Copy out the records precisely, omitting pictures.

Materials provided:
====================

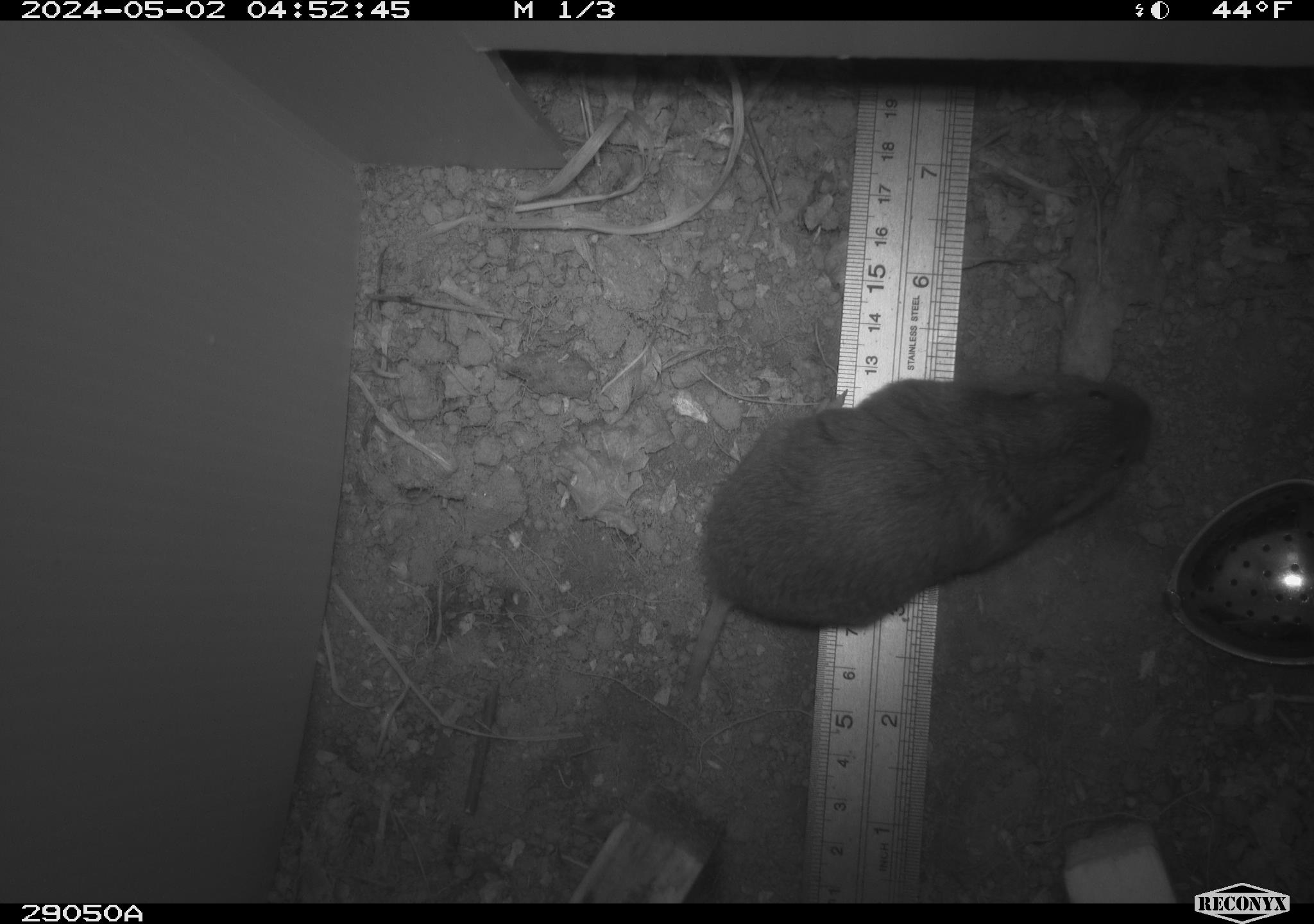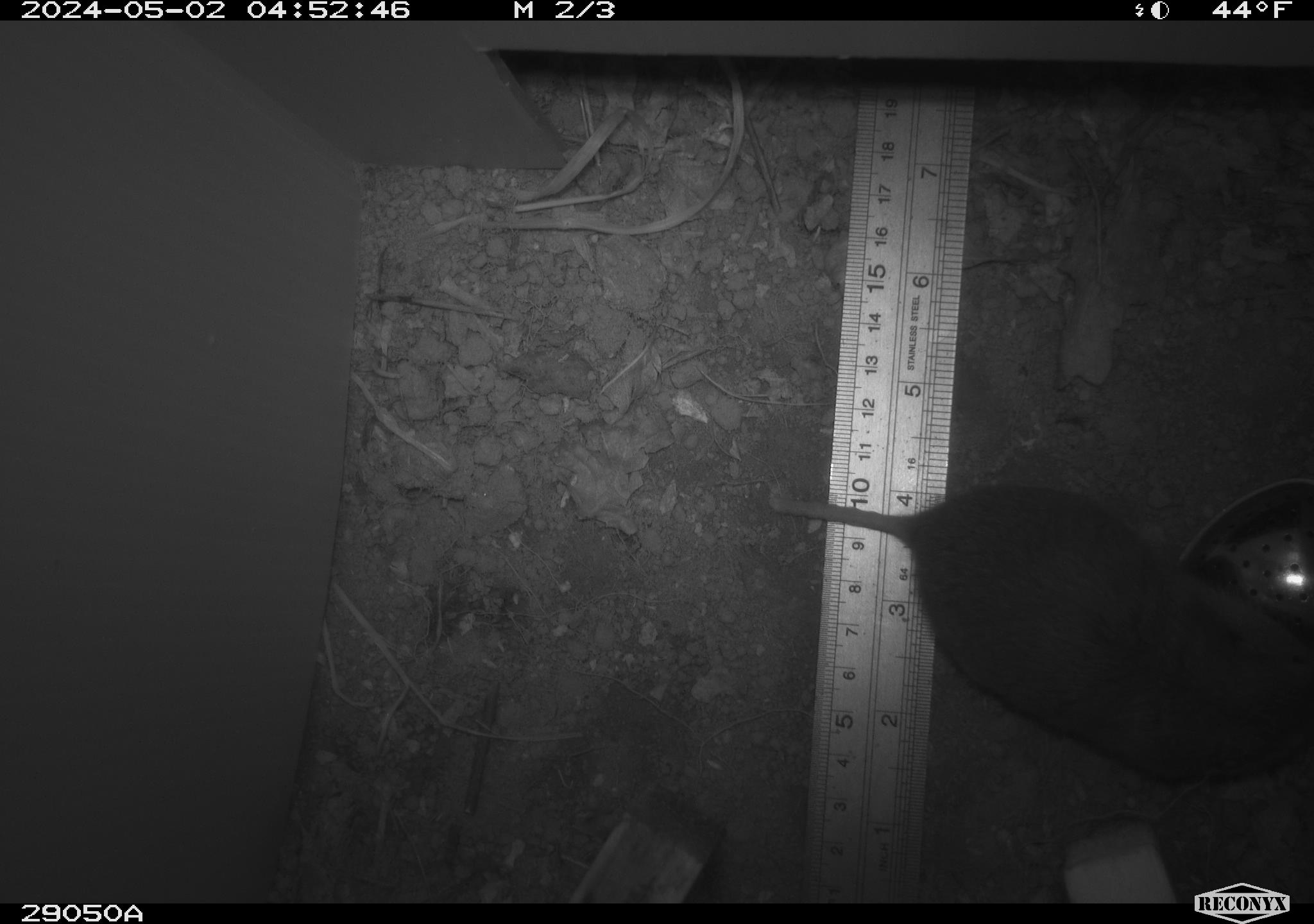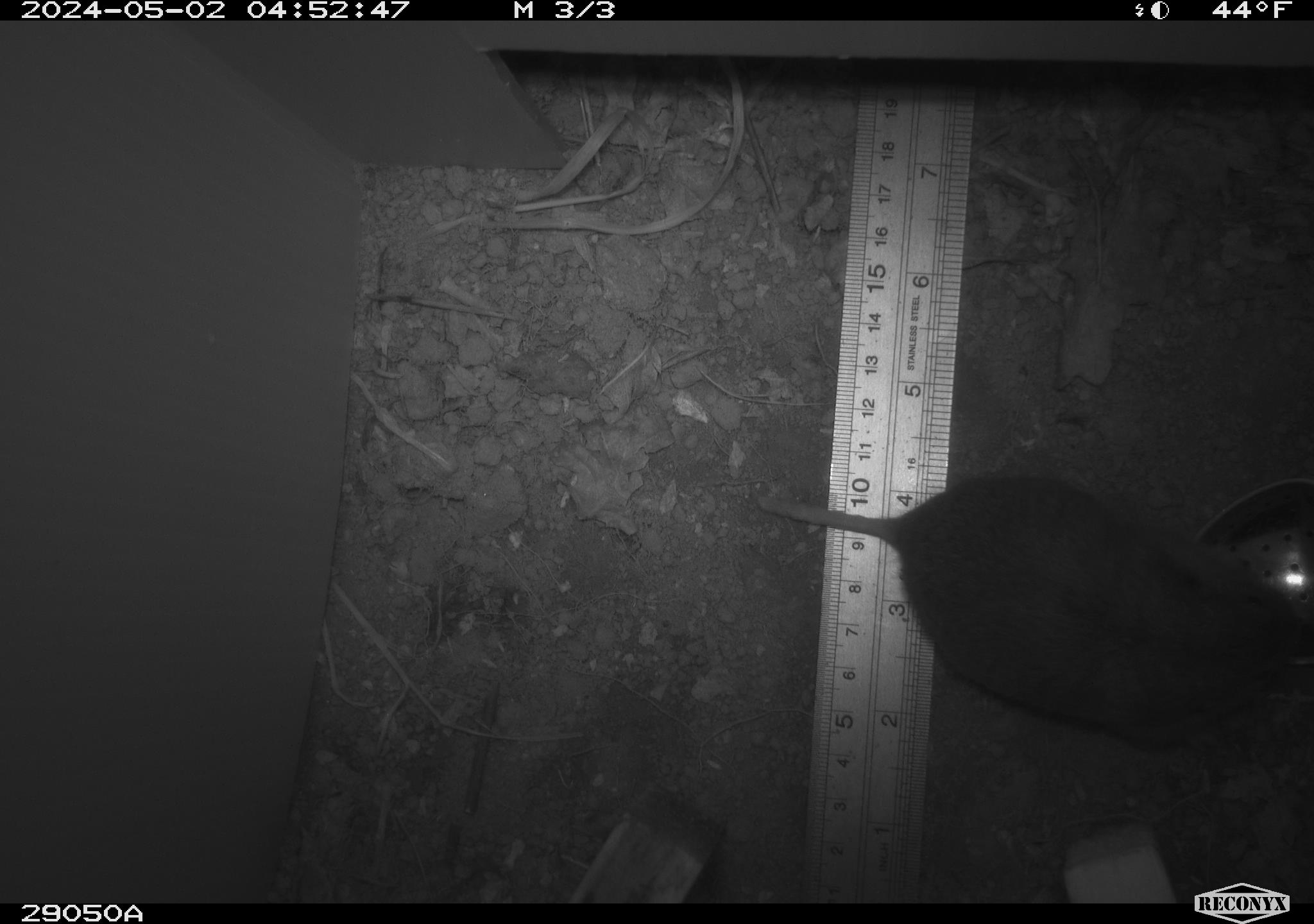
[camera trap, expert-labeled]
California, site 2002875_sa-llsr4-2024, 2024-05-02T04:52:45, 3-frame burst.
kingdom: Animalia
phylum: Chordata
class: Mammalia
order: Rodentia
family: Geomyidae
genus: Thomomys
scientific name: Thomomys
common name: smooth-toothed pocket gophers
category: thomomys species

====================

Solution:
[camera trap, expert-labeled]
California, site 2002875_sa-llsr4-2024, 2024-05-02T04:52:45, 3-frame burst.
kingdom: Animalia
phylum: Chordata
class: Mammalia
order: Rodentia
family: Geomyidae
genus: Thomomys
scientific name: Thomomys
common name: smooth-toothed pocket gophers
category: thomomys species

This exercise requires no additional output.